• **Task to complete**: Could you retype the lines of the records below word for word, beginning at the line that contains "Looking at the scene in this image, among" and stopping after the line that contains "71438 millimetres"?

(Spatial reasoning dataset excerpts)
────────────────────────────────────────
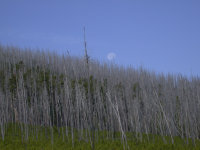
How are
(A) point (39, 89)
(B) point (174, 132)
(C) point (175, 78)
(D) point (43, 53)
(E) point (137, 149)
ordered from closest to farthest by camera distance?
(E) point (137, 149), (B) point (174, 132), (A) point (39, 89), (C) point (175, 78), (D) point (43, 53)

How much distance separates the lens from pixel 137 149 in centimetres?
626

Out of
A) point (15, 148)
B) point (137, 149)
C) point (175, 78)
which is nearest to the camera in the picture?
point (137, 149)

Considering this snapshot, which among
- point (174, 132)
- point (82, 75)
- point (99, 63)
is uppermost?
point (99, 63)

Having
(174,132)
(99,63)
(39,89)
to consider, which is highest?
(99,63)

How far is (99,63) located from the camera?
62.5 ft

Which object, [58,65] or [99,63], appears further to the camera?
[99,63]

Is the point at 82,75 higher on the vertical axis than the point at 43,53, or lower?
lower

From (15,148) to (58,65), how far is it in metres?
11.0

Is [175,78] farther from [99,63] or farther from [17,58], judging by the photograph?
[17,58]

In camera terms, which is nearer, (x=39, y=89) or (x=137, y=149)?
(x=137, y=149)

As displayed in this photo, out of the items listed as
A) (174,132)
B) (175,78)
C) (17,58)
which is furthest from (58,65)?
(174,132)

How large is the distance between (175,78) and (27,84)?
11.2m

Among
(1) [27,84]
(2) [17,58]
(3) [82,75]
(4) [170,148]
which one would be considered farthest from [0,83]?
(4) [170,148]

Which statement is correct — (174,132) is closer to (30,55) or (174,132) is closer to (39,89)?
(39,89)
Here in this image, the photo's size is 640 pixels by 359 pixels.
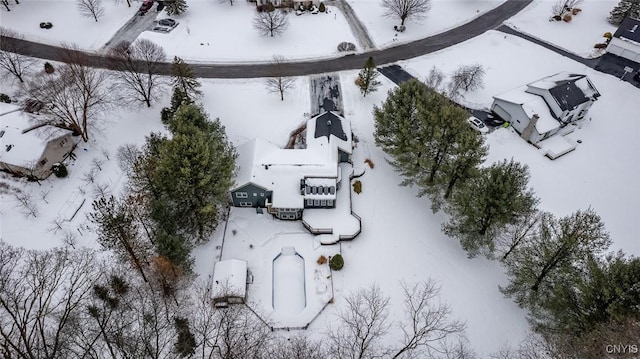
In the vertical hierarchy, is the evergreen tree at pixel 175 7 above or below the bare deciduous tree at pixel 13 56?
above

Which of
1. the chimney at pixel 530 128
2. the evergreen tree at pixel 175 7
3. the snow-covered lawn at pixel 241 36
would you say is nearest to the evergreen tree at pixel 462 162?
the chimney at pixel 530 128

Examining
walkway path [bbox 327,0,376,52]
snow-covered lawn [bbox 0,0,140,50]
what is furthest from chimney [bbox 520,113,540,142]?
snow-covered lawn [bbox 0,0,140,50]

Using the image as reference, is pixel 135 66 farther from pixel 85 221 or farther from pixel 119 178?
pixel 85 221

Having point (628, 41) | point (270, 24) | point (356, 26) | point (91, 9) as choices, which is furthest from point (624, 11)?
point (91, 9)

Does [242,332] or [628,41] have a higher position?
[628,41]

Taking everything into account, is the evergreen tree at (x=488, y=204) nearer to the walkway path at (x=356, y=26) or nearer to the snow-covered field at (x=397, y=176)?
the snow-covered field at (x=397, y=176)

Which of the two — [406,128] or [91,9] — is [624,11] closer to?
[406,128]
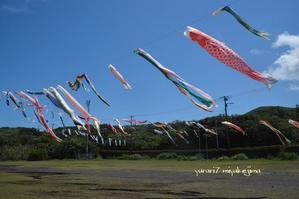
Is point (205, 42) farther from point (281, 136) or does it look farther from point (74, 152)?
point (74, 152)

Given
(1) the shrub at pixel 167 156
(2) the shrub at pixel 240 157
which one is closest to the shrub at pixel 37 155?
(1) the shrub at pixel 167 156

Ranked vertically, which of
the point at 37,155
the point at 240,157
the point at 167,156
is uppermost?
the point at 37,155

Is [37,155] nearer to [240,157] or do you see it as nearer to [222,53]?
[240,157]

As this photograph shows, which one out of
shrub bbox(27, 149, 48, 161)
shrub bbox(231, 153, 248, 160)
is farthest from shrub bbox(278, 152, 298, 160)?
shrub bbox(27, 149, 48, 161)

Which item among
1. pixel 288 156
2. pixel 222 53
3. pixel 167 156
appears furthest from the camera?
pixel 167 156

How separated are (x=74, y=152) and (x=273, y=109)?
140 feet

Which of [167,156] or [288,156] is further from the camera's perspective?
[167,156]

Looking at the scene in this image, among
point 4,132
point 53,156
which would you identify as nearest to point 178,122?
point 53,156

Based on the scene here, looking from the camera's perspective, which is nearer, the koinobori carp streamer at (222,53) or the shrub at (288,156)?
the koinobori carp streamer at (222,53)

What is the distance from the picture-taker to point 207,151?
71438 millimetres

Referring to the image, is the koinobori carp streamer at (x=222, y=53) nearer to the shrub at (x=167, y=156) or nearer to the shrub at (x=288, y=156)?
the shrub at (x=288, y=156)

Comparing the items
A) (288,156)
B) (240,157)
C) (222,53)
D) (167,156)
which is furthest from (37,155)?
(222,53)

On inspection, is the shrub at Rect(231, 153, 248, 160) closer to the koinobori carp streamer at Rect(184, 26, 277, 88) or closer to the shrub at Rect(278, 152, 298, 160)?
the shrub at Rect(278, 152, 298, 160)

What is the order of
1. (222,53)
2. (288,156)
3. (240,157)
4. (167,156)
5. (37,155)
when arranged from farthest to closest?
(37,155) < (167,156) < (240,157) < (288,156) < (222,53)
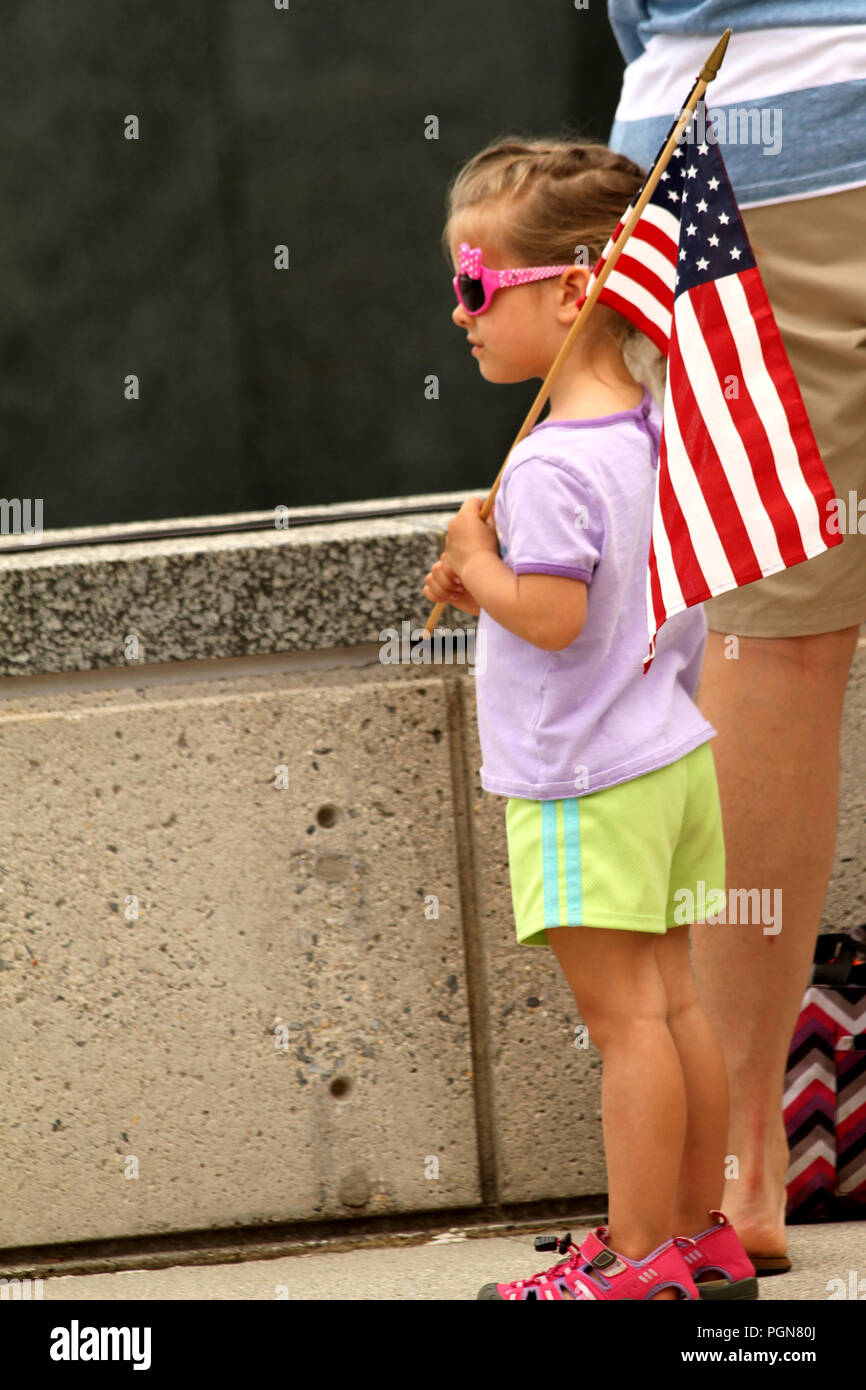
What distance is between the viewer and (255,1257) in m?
────────────────────────────────────────
• **Answer to this problem**:
Looking at the scene in this image, among
point 4,132
point 53,156
which would you identify as nearest to point 178,122?
point 53,156

Based on the scene here, looking from the camera's perspective, which is nearer, the koinobori carp streamer at (222,53) or the shrub at (288,156)?
the koinobori carp streamer at (222,53)

What is the distance from the picture-taker to point 207,151?
71438 millimetres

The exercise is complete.